Why do these similar queries run at such a different speed?

  • The fact that you need a DISTINCT operation in there suggests you might have a structural or data problem you need to concentrate on first.

    Also, why are you returning 50000 rows? Is this a data load process? If it's a report, human beings don't read that kind of data, ever.

    As to the queries & plans, the first thing I'm seeing is the estimated/actual disparity. Estimated 5k and actual 60k... that's a problem. It gets worse further in. That suggests your stats are out of date. You may also be benefitting from parallel execution. The estimated cost on the fast query is 19 while the estimated cost on the slow query is 3.

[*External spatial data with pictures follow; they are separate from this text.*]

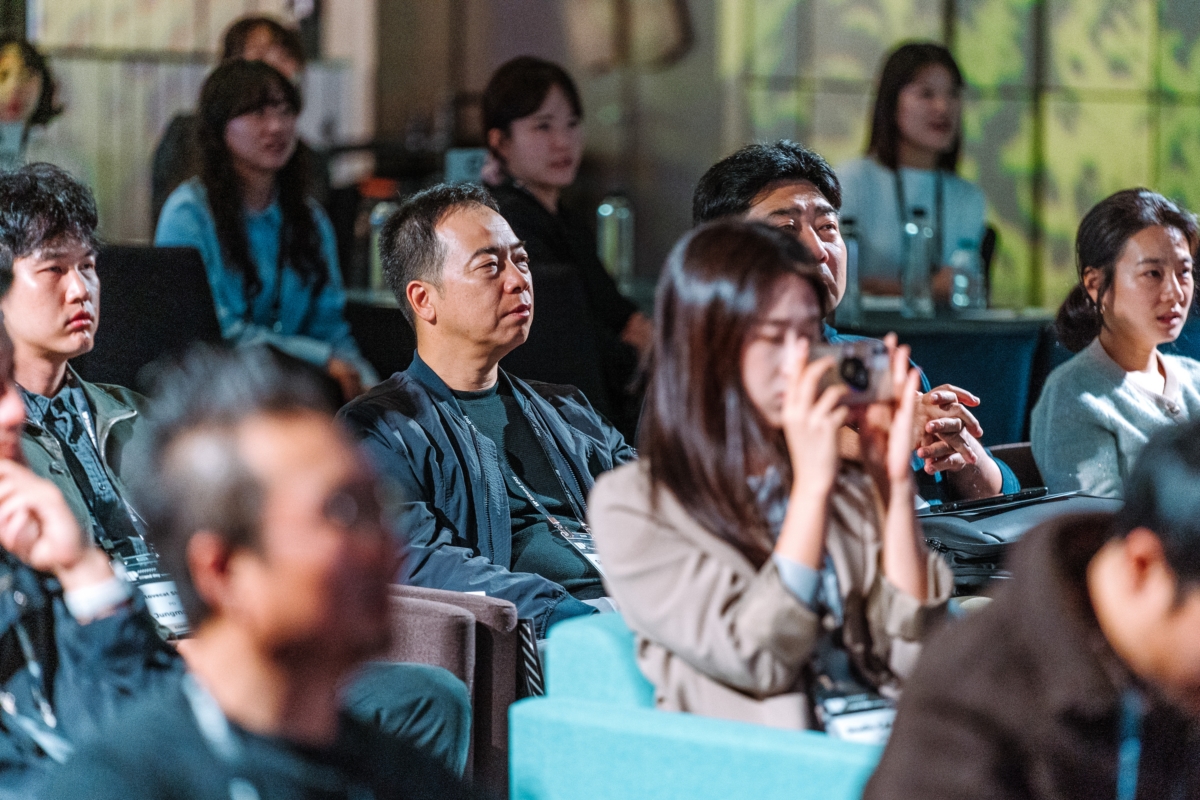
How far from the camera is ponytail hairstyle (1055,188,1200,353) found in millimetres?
3021

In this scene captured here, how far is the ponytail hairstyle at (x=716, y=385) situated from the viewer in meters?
1.53

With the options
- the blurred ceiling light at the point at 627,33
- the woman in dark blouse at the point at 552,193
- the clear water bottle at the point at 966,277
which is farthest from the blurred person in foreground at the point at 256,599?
the blurred ceiling light at the point at 627,33

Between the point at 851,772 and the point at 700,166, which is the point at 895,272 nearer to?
the point at 700,166

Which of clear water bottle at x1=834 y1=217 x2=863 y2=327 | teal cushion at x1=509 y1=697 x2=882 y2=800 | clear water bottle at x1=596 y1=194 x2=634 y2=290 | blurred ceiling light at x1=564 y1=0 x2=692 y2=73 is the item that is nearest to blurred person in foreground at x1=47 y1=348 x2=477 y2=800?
teal cushion at x1=509 y1=697 x2=882 y2=800

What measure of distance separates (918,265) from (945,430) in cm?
217

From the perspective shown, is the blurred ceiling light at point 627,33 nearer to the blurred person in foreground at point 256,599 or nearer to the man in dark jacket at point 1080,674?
the man in dark jacket at point 1080,674

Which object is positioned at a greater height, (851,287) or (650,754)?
(851,287)

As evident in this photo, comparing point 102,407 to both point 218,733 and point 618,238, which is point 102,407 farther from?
point 618,238

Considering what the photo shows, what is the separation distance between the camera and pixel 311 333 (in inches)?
152

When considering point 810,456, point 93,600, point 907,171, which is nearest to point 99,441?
point 93,600

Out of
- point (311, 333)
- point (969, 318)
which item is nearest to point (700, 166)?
point (969, 318)

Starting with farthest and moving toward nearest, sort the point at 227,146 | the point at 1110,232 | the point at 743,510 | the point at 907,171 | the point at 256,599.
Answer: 1. the point at 907,171
2. the point at 227,146
3. the point at 1110,232
4. the point at 743,510
5. the point at 256,599

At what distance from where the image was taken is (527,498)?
2598 mm

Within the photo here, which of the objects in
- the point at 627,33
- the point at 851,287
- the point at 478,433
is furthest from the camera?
the point at 627,33
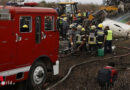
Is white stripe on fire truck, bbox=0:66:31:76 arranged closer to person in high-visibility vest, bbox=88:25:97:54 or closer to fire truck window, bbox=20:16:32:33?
fire truck window, bbox=20:16:32:33

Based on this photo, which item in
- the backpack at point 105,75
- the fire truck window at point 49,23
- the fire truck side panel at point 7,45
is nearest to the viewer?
the fire truck side panel at point 7,45

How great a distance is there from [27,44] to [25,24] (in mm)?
605

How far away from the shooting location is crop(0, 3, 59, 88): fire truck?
6773mm

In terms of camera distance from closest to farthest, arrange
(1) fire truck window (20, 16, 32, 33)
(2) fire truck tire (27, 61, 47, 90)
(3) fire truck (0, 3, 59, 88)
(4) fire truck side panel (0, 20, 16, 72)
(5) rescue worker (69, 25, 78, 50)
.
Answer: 1. (4) fire truck side panel (0, 20, 16, 72)
2. (3) fire truck (0, 3, 59, 88)
3. (1) fire truck window (20, 16, 32, 33)
4. (2) fire truck tire (27, 61, 47, 90)
5. (5) rescue worker (69, 25, 78, 50)

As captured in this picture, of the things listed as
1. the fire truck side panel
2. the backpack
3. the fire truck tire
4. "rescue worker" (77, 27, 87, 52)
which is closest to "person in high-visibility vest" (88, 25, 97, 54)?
"rescue worker" (77, 27, 87, 52)

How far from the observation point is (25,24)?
299 inches

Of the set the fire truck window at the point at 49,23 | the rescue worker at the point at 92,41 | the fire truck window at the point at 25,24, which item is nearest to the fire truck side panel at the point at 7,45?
the fire truck window at the point at 25,24

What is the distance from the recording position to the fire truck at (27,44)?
22.2 feet

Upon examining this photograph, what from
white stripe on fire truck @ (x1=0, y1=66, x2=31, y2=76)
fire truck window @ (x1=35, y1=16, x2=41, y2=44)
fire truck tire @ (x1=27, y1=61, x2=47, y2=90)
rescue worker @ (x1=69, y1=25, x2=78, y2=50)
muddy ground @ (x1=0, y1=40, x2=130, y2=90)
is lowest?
muddy ground @ (x1=0, y1=40, x2=130, y2=90)

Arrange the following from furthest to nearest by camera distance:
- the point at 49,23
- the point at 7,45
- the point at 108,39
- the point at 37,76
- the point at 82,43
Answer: the point at 108,39, the point at 82,43, the point at 49,23, the point at 37,76, the point at 7,45

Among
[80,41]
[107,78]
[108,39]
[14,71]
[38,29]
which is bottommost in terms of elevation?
[107,78]

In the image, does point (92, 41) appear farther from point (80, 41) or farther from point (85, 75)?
point (85, 75)

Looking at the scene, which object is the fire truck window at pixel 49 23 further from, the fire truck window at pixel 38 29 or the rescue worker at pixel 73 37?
the rescue worker at pixel 73 37

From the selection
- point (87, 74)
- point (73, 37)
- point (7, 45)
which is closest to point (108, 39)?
point (73, 37)
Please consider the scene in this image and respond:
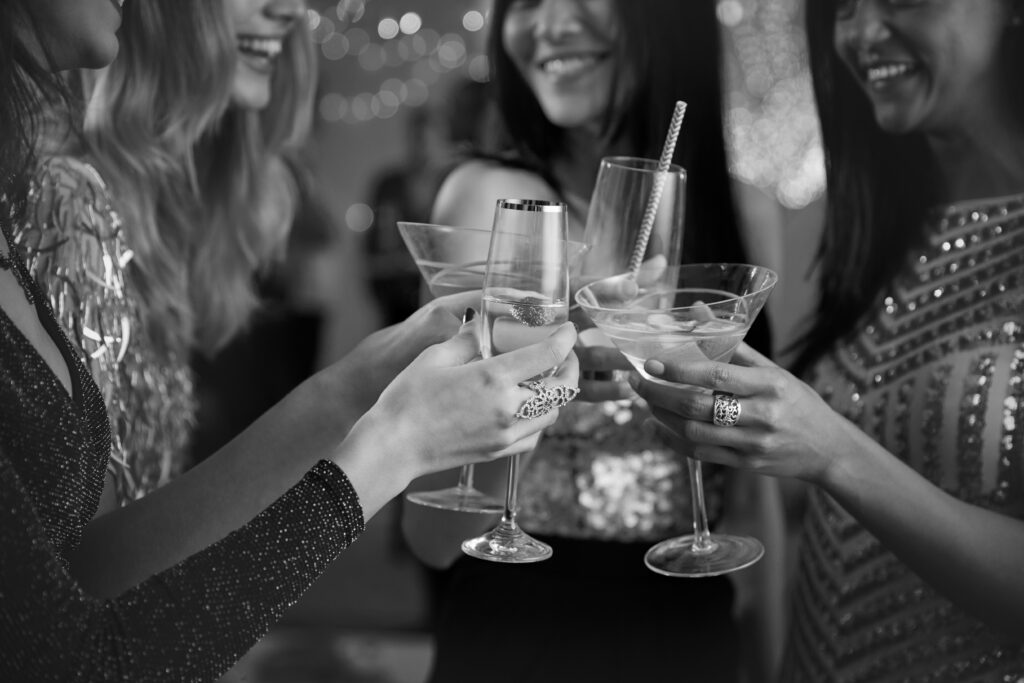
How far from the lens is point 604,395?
142 cm

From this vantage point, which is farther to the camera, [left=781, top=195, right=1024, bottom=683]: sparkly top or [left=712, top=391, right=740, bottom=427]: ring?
[left=781, top=195, right=1024, bottom=683]: sparkly top

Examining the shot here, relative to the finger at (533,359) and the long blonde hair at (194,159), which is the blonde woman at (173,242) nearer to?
the long blonde hair at (194,159)

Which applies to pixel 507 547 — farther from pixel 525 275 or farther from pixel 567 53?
pixel 567 53

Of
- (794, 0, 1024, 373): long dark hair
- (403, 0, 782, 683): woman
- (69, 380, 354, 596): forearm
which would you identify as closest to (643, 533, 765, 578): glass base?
(403, 0, 782, 683): woman

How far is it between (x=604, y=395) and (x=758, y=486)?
41 centimetres

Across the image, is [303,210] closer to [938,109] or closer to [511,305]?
[511,305]

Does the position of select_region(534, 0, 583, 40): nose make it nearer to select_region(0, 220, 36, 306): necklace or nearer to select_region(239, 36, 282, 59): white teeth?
select_region(239, 36, 282, 59): white teeth

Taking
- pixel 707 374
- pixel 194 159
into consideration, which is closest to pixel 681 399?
pixel 707 374

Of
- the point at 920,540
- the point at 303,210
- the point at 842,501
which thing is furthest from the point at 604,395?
the point at 303,210

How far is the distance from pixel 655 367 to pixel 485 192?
0.66 meters

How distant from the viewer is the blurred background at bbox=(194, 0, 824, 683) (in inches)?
72.2

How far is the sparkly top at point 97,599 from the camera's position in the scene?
3.07 feet

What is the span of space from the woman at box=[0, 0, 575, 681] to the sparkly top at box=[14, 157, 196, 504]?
220 mm

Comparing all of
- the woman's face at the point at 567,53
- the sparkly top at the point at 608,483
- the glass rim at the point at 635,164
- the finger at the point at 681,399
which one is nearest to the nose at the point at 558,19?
the woman's face at the point at 567,53
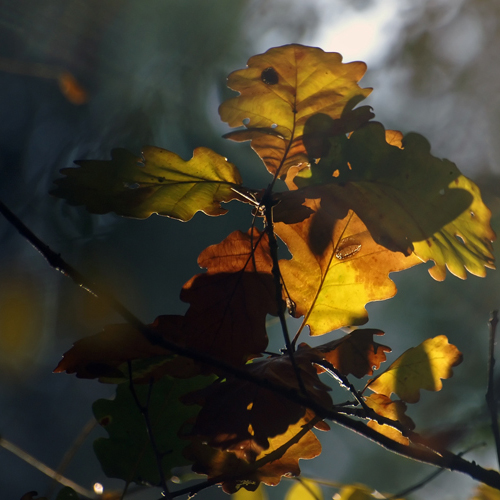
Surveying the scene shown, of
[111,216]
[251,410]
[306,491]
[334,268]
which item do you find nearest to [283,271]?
[334,268]

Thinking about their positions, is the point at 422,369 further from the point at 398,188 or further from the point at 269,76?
the point at 269,76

    But the biggest problem with the slow query is that it timed out when coming up with an execution plan. That means the plan you're working with is a guess. Only way around that is to reduce the complexity of the query in order to make it easier to come up with a viable execution plan. If you really need to perform the DISTINCT aggregation maybe building a materialized view there will help.

    "The credit belongs to the man who is actually in the arena, whose face is marred by dust and sweat and blood"
    - Theodore Roosevelt

    Author of:
    SQL Server Execution Plans
    SQL Server Query Performance Tuning

  • Im currently looking into the temp table suggestion, and from a quick test i looks like it will increase performance from 2,5 mins to merly seconds. So thank you very much for that one!

    As for why i am returning 50000 rows? Well, basicly this is a query that will extract a grouped set of data from a large fact table. This dataset is inputed in a temp table for further processing later in the procedure.

    It is not for a user report.

    I am really glad for all your help so far guys! I keep getting smarter with every visit.

  • Grant Fritchey (2/7/2012)


    The fact that you need a DISTINCT operation in there suggests you might have a structural or data problem you need to concentrate on first.

    The reason for the inner query with distinct operation is because i have one large fact-table "Postings"

    This table has multiple dimension-key columns, a handled column and an amount column.

    Handled is a bit value represtenting whetere this row has been "handled". And by handled i mean processed by the procedure im writing.

    So what i want is a grouped sum of amounts for the columns specified in my query. But i only want the groups that have one or more "unhandled" rows. But if i group has 1 unhandled row. I need all the rows belonging to this group summed up.

    You might have seen that the selection of distinct columns is the same as the group by columns in the outer query. I could have (maybe should have) used a group by in the inner query, but i did distinct this time. The rows will be the same anyway)

    So thats why i use a distinct on the inner query. Then i select only the distinct groups that have unhandled rows. and join it against the Postings table to sum up all the amounts of these groups.

    Hope that explains why. And if you have a better suggestion, then please enlighten me 🙂

  • GROUP BY and DISTINCT are both aggregate operations, so you might not have saved anything there.

    In general, check the SELECT properties. If you see a timeout as the reason for early termination, the plan is of limited utility from that point forward.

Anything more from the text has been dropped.